Il percorso della fiaccola olimpica: da San Casciano a Rignano sull’Arno
La cerimonia di apertura, prevista per domenica 20 settembre a Palazzo Vecchio, sarà preceduta dall’arrivo della fiaccola olimpica. Questa partirà dalla frazione di San Casciano in Val di Pesa, percorrendo il cuore della Città del Fiore, per poi giungere a Rignano sull’Arno, dove il sindaco la riceverà durante la chiusura il 16 ottobre. Il viaggio simbolico intende sottolineare l’unità tra i comuni, valorizzando al contempo i percorsi culturali e sportivi della metropoli.
Programma sportivo: volumi, discipline e protagonisti
Il calendario prevede più di 30 discipline, dalle più tradizionali come atletica, nuoto e pallavolo, a quelle emergenti quali il sitting volley e il calcio a 5 per non vedenti. Tra gli eventi di spicco, la gara amichevole di sitting volley tra Italia e Serbia, e la tappa italiana della European Blind Football League, organizzata da ASD Quarto Tempo Firenze. I primi assaggi di competizione si sono già svolti a Lastra a Signa (Coppa Toscana U15 baseball), Rufina (tornei giovanili di pallavolo) e Fiesole (calcio).
La componente paralimpica a Campi Bisenzio
Campi Bisenzio è stato designato come polo unico per le attività paralimpiche. Nei giorni 1, 2 e 3 ottobre saranno presentate 12 discipline, accompagnate dal convegno “Sport e Inclusione” alla Limonaia di Villa Montalvo. Il presidente del CIP Toscana Massimo Porciani, ha sottolineato che l’obiettivo è “far provare il gioco a chi di solito resta spettatore”, puntando a trasformare l’attività sportiva in strumento di integrazione sociale.
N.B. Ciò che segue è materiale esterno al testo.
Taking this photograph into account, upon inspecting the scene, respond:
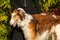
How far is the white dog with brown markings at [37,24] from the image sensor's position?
5250 mm

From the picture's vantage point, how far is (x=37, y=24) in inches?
214

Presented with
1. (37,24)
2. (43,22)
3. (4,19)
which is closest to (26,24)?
(37,24)

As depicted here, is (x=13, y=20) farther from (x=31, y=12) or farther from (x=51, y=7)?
(x=51, y=7)

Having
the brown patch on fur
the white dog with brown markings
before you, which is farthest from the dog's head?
the brown patch on fur

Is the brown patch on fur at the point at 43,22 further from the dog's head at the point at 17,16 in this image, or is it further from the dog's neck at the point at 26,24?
the dog's head at the point at 17,16

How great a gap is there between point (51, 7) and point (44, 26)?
1.49 m

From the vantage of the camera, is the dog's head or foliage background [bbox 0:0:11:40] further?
foliage background [bbox 0:0:11:40]

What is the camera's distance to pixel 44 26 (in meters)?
5.45

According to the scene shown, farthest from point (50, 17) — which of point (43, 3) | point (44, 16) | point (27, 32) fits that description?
point (43, 3)

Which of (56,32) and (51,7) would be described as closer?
(56,32)

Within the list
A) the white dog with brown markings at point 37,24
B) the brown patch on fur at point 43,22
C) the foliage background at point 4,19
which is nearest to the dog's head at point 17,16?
the white dog with brown markings at point 37,24

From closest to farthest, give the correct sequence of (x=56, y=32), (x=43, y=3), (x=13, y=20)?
(x=13, y=20), (x=56, y=32), (x=43, y=3)

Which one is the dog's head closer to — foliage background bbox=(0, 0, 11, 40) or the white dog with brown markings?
the white dog with brown markings

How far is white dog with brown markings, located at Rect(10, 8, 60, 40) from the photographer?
5.25 meters
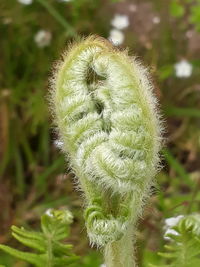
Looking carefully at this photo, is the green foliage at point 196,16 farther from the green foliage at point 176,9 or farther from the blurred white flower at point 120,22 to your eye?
the blurred white flower at point 120,22

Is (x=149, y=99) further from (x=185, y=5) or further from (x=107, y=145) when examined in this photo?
(x=185, y=5)

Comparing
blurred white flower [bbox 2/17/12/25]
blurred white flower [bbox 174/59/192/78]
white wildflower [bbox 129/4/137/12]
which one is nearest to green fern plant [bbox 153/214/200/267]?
blurred white flower [bbox 174/59/192/78]

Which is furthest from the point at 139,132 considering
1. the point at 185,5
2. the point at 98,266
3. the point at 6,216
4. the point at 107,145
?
the point at 185,5

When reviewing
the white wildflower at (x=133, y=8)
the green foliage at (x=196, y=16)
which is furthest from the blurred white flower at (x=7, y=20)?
the green foliage at (x=196, y=16)

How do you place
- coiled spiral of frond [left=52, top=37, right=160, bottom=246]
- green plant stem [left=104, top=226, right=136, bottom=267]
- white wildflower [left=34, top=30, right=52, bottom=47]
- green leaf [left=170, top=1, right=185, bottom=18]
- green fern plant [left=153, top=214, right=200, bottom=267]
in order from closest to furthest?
coiled spiral of frond [left=52, top=37, right=160, bottom=246] → green plant stem [left=104, top=226, right=136, bottom=267] → green fern plant [left=153, top=214, right=200, bottom=267] → white wildflower [left=34, top=30, right=52, bottom=47] → green leaf [left=170, top=1, right=185, bottom=18]

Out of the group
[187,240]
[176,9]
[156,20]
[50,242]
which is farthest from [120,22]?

Partner istituzionali e ruolo della città metropolitana
La manifestazione è frutto della collaborazione fra la Città Metropolitana di Firenze, la Fondazione Destination Florence e Firenze Smart, supportata dall’Ufficio Sport. Tra i relatori della conferenza stampa del 17 settembre vi sono Nicola Armentano, consigliere delegato allo sport, e Carlotta Ferrari, direttrice della Fondazione, che ha evidenziato come l’evento valorizzi le strutture esistenti e generi un impatto duraturo sul territorio. La presenza di rappresentanti di CONI, Ussi Toscana e del Comitato Paralimpico garantisce una sinergia istituzionale senza precedenti.
Chiusura e ultime gare
Il ciclo agonistico si concluderà il 18 ottobre a Fucecchio con le gare di tiro con l’arco, mentre il 16 ottobre a Rignano sull’Arno si svolgerà la cerimonia di chiusura, con la consegna della fiaccola al sindaco. L’intero arco temporale, dal 20 settembre al 18 ottobre, dimostra come lo sport possa fungere da collante sociale, promuovendo gioco di squadra rispetto delle regole e inclusione tra atleti olimpici e paralimpici.